To be done =>
Copy out every one of the entries below, word for word and line for line.

[Source entries]
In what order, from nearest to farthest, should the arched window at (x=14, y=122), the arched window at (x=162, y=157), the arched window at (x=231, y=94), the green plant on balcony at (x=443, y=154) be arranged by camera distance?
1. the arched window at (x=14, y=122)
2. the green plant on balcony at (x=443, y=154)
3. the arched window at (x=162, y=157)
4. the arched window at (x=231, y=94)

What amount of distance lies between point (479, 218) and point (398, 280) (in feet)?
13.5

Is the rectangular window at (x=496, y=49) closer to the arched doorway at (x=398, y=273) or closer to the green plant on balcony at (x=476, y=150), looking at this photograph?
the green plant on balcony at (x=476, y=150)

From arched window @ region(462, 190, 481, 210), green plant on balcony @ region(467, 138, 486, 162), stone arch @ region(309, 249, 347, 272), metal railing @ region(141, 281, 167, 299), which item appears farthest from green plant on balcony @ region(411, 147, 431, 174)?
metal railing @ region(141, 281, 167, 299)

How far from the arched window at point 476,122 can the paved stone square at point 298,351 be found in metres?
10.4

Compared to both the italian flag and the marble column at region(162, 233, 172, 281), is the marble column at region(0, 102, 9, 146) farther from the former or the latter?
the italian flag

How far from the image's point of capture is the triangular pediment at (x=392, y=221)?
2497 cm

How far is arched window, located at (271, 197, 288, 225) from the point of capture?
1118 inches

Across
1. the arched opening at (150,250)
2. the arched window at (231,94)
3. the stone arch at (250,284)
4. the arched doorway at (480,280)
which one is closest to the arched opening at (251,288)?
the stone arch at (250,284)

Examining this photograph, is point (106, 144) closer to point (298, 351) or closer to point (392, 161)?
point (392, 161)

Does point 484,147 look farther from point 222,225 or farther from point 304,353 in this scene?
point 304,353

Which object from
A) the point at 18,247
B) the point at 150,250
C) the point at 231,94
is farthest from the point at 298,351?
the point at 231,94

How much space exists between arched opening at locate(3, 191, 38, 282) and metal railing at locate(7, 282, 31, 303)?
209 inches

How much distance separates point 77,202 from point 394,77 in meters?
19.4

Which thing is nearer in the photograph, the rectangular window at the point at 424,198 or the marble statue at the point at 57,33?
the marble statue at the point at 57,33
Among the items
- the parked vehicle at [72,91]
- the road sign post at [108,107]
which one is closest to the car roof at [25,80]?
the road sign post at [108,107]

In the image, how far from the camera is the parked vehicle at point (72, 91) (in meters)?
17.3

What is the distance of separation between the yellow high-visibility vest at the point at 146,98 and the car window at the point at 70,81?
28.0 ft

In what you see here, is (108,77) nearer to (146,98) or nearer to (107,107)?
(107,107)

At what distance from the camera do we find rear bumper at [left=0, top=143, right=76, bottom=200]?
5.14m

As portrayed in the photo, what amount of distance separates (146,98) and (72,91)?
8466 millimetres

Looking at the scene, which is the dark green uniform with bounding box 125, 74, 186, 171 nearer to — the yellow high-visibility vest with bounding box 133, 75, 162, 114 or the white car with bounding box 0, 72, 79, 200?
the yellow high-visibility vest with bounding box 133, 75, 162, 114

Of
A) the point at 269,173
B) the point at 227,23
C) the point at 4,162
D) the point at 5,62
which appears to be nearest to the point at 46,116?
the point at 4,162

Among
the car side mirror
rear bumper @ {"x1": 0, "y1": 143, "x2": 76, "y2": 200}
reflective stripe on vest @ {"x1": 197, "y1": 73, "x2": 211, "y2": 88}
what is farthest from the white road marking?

Output for this task =>
In what order, from nearest to farthest, should the arched window at (x=14, y=122), the arched window at (x=162, y=157), the arched window at (x=231, y=94), the green plant on balcony at (x=443, y=154) be arranged by camera distance?
1. the arched window at (x=14, y=122)
2. the green plant on balcony at (x=443, y=154)
3. the arched window at (x=162, y=157)
4. the arched window at (x=231, y=94)

What amount of distance lies between point (479, 218) and point (398, 280) (in feet)?
13.5

Is the rectangular window at (x=496, y=49) closer to the arched doorway at (x=398, y=273) or closer to the green plant on balcony at (x=476, y=150), looking at this photograph?
the green plant on balcony at (x=476, y=150)

From arched window @ region(462, 190, 481, 210), green plant on balcony @ region(467, 138, 486, 162), stone arch @ region(309, 249, 347, 272), metal railing @ region(141, 281, 167, 299), which item appears farthest from green plant on balcony @ region(411, 147, 431, 174)?
metal railing @ region(141, 281, 167, 299)

How far from the arched window at point 476,122 can the paved stone square at point 298,351 be found in metres?
10.4

Compared to both the italian flag and the marble column at region(162, 233, 172, 281), is the marble column at region(0, 102, 9, 146) farther from the former or the latter?
the italian flag

How far from the image's point of capture is the triangular pediment at (x=392, y=221)?
2497 cm

How far is arched window, located at (271, 197, 288, 225) from the point of capture?
1118 inches

Across
1. the arched opening at (150,250)
2. the arched window at (231,94)
3. the stone arch at (250,284)
4. the arched doorway at (480,280)
which one is closest to the arched opening at (251,288)?
the stone arch at (250,284)

Examining this photograph, is point (106, 144) closer to point (298, 351) or closer to point (392, 161)?
point (392, 161)

Does point 484,147 look farther from point 222,225 or farther from point 304,353 in this scene?
point 304,353

Which object from
A) the point at 18,247
B) the point at 150,250
C) the point at 231,94
is farthest from the point at 298,351?
the point at 231,94

How much space exists between arched opening at locate(3, 191, 38, 282) and metal railing at locate(7, 282, 31, 303)?
209 inches

How much distance separates point 77,202 from point 394,77 in meters?
19.4

Which thing is nearer in the photograph, the rectangular window at the point at 424,198 or the marble statue at the point at 57,33?
the marble statue at the point at 57,33
Among the items
- the parked vehicle at [72,91]
- the road sign post at [108,107]
which one is closest to the car roof at [25,80]?
the road sign post at [108,107]

In the image, how far from the camera is the parked vehicle at point (72, 91) (in meters)?
17.3

What is the distance of separation between the yellow high-visibility vest at the point at 146,98 and the car window at the point at 70,81?
28.0 ft

In what you see here, is (108,77) nearer to (146,98) or nearer to (107,107)?
(107,107)

At what distance from the camera do we find rear bumper at [left=0, top=143, right=76, bottom=200]?
5.14m

As portrayed in the photo, what amount of distance separates (146,98) and (72,91)?
8466 millimetres

Looking at the scene, which is the dark green uniform with bounding box 125, 74, 186, 171 nearer to — the yellow high-visibility vest with bounding box 133, 75, 162, 114 or the white car with bounding box 0, 72, 79, 200?
the yellow high-visibility vest with bounding box 133, 75, 162, 114

Of
A) the point at 269,173
B) the point at 227,23
C) the point at 4,162
D) the point at 5,62
which appears to be nearest to the point at 46,116?
the point at 4,162

Among
the car side mirror
rear bumper @ {"x1": 0, "y1": 143, "x2": 76, "y2": 200}
reflective stripe on vest @ {"x1": 197, "y1": 73, "x2": 211, "y2": 88}
what is farthest from the white road marking?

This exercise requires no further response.